Nicolas Cage's casting in the film was announced in May 2023. It was Julian McMahon's final film role before his death months after its release in 2025.

In October and November 2023, Cage was filming scenes in Yallingup. Principal photography concluded in December 2023.

The score was composed by François Tétaz.

==Release==
The Surfer had its world premiere in the Midnight Screenings section at the 77th Cannes Film Festival on 18 May 2024. It was also featured in the Limelight section of the 54th International Film Festival Rotterdam on 31 January 2025. The film was theatrically released in the United States by Roadside Attractions and Lionsgate on 2 May 2025. In Ireland and the United Kingdom, the film was released by Vertigo Releasing on 9 May.

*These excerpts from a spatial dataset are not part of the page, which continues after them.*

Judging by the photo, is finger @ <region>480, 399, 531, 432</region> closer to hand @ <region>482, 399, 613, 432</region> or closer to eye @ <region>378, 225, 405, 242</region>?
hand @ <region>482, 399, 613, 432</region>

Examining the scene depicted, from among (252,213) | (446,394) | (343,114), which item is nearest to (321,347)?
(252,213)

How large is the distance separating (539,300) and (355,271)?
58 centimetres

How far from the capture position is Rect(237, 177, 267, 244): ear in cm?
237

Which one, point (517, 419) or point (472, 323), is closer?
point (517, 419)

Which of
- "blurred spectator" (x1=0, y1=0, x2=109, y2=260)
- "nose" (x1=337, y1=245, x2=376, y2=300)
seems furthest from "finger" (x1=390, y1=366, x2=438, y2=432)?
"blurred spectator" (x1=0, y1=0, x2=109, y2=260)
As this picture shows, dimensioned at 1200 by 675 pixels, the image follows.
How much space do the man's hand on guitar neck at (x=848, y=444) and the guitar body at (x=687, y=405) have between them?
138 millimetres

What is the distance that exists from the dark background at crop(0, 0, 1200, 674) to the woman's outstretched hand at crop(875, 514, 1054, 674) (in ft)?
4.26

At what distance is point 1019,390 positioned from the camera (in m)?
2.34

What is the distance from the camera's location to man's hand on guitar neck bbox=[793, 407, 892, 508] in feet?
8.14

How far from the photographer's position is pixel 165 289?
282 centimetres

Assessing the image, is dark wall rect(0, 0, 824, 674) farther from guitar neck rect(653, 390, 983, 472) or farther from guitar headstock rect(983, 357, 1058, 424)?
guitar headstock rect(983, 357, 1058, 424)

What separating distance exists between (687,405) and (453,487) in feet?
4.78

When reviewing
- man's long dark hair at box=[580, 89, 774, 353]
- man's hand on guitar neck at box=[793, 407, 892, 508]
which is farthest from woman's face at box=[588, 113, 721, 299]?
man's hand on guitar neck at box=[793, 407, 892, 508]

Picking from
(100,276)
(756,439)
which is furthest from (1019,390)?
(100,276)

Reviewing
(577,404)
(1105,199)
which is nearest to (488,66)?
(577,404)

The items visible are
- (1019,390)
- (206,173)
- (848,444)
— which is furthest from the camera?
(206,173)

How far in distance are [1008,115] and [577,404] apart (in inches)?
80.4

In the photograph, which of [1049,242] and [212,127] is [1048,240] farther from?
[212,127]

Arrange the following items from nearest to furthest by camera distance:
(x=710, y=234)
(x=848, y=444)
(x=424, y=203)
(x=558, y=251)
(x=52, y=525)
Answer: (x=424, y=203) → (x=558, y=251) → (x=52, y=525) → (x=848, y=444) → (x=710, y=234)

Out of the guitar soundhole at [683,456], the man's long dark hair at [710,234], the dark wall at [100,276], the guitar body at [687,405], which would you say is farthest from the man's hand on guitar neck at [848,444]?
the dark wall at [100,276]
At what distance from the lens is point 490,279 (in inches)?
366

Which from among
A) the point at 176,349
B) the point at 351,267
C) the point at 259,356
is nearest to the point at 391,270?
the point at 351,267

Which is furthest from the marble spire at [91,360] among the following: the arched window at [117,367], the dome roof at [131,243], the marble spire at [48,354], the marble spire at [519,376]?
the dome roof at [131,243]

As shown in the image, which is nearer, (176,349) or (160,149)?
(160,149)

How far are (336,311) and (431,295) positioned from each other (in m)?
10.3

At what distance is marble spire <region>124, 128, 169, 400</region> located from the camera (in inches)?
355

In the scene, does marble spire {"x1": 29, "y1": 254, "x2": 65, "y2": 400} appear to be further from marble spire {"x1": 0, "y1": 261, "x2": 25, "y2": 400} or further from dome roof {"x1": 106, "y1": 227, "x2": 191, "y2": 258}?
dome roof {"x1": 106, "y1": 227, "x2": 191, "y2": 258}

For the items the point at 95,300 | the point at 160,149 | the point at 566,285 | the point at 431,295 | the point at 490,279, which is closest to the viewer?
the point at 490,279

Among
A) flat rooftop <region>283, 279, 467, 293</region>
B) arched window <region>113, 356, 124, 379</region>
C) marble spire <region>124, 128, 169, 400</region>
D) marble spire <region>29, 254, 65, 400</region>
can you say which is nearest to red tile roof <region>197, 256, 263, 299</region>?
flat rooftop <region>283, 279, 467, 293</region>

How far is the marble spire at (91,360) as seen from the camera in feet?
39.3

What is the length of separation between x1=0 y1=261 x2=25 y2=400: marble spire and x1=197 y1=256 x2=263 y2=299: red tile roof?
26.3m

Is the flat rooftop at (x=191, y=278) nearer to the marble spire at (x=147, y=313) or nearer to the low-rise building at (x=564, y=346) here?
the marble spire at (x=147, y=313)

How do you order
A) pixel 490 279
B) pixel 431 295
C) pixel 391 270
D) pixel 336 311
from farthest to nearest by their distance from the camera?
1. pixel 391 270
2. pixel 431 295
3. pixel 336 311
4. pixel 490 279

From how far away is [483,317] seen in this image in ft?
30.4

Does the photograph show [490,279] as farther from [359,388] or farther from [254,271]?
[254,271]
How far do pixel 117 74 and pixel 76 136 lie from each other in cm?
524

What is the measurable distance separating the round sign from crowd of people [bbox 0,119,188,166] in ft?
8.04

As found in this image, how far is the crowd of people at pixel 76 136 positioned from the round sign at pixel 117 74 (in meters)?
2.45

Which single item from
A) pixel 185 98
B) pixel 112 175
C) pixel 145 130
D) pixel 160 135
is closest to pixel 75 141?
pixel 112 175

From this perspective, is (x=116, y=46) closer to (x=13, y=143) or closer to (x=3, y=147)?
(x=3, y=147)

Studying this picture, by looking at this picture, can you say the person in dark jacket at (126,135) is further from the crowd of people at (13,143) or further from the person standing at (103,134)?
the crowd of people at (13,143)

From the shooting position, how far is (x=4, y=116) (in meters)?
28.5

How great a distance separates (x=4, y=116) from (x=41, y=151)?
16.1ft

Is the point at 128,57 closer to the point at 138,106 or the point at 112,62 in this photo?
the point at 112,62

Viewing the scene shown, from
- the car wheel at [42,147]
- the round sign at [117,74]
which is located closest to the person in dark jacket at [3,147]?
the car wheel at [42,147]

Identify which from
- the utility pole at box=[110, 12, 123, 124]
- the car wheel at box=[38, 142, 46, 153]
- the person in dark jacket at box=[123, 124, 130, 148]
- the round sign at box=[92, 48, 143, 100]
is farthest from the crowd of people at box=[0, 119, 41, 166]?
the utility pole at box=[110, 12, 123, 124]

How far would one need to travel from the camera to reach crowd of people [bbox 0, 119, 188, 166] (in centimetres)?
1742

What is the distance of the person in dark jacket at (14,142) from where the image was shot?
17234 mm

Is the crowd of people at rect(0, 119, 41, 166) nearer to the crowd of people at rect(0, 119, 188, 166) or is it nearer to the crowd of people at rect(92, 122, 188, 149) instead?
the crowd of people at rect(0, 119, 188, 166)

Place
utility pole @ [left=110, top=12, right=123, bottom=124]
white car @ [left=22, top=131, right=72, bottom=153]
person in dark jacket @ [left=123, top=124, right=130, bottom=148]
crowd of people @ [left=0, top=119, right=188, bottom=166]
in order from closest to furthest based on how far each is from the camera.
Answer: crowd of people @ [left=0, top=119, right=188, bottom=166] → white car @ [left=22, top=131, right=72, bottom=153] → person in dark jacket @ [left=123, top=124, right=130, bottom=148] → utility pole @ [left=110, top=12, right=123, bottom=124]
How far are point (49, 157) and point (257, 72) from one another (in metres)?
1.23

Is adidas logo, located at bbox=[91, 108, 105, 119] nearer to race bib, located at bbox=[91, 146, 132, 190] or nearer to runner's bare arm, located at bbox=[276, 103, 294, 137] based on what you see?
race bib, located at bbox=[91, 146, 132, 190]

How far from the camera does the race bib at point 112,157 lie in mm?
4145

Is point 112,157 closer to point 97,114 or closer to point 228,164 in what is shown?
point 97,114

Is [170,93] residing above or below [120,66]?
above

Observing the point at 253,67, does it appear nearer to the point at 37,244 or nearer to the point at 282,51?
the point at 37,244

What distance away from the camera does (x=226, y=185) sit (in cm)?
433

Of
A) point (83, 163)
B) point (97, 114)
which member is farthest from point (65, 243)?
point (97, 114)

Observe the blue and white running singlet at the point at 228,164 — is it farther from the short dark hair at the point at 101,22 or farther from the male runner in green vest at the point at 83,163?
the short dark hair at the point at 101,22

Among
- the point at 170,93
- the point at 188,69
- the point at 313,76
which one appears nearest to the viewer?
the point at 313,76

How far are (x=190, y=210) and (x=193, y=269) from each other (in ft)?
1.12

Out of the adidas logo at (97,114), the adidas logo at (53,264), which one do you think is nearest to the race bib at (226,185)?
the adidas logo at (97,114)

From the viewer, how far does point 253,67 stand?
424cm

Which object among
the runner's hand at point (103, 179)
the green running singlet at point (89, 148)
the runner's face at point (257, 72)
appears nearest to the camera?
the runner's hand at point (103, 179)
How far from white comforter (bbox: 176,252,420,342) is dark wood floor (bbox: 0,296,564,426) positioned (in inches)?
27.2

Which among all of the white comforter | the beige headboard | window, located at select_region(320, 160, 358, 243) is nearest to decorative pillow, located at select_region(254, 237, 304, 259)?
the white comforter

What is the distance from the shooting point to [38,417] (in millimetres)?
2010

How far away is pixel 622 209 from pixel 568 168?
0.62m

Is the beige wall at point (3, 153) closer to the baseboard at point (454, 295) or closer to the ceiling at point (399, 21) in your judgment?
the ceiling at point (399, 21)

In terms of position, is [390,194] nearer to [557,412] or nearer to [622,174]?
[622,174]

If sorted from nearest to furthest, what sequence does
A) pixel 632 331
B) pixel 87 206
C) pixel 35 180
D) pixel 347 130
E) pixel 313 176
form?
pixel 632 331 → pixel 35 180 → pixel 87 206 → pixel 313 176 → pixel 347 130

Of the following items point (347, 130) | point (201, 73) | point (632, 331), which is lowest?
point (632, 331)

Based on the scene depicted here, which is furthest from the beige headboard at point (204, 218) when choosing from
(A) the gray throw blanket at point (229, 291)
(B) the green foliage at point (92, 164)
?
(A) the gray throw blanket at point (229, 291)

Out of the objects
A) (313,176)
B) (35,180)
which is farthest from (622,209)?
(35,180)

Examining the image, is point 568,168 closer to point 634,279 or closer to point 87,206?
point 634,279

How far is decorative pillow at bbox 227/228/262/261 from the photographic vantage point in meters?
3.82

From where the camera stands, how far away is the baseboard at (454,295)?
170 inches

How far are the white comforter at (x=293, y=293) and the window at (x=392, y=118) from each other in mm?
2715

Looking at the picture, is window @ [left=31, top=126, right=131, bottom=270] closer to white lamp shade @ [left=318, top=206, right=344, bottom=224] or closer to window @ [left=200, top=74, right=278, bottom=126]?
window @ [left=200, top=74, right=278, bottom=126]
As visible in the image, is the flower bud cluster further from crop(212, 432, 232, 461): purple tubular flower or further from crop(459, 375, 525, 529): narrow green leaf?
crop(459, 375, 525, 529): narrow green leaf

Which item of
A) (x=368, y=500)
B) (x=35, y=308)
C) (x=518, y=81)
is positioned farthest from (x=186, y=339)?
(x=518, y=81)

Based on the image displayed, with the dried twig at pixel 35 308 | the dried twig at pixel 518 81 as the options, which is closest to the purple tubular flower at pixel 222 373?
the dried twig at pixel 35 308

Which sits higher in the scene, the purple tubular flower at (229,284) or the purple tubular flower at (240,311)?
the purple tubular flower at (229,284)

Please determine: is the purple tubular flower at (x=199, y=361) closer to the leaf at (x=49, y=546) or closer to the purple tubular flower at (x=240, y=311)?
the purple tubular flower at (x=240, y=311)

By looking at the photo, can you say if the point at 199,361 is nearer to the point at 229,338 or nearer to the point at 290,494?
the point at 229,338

It was then theatrically released in Australia by Madman Films on 15 May, before releasing on Australian streaming service Stan on 15 June.

==Reception==

Metacritic, which uses a weighted average, assigned the film a score of 67 out of 100, based on 29 critics, indicating "generally favorable" reviews.

Josh Slater-Williams of IndieWire graded the film a B−. Xan Brooks of The Guardian awarded the film four stars out of five, calling the film "a gloriously demented B-movie thriller."

== Awards ==
At the 2025 ARIA Music Awards, the soundtrack, composed by François Tétaz, was nominated for ARIA Award for Best Original Soundtrack, Cast or Show Album. At the 15th Australian Academy of Cinema and Television Arts Awards, the film received eight nominations including Best Film, with Julian McMahon posthumously being awarded Best Supporting Actor.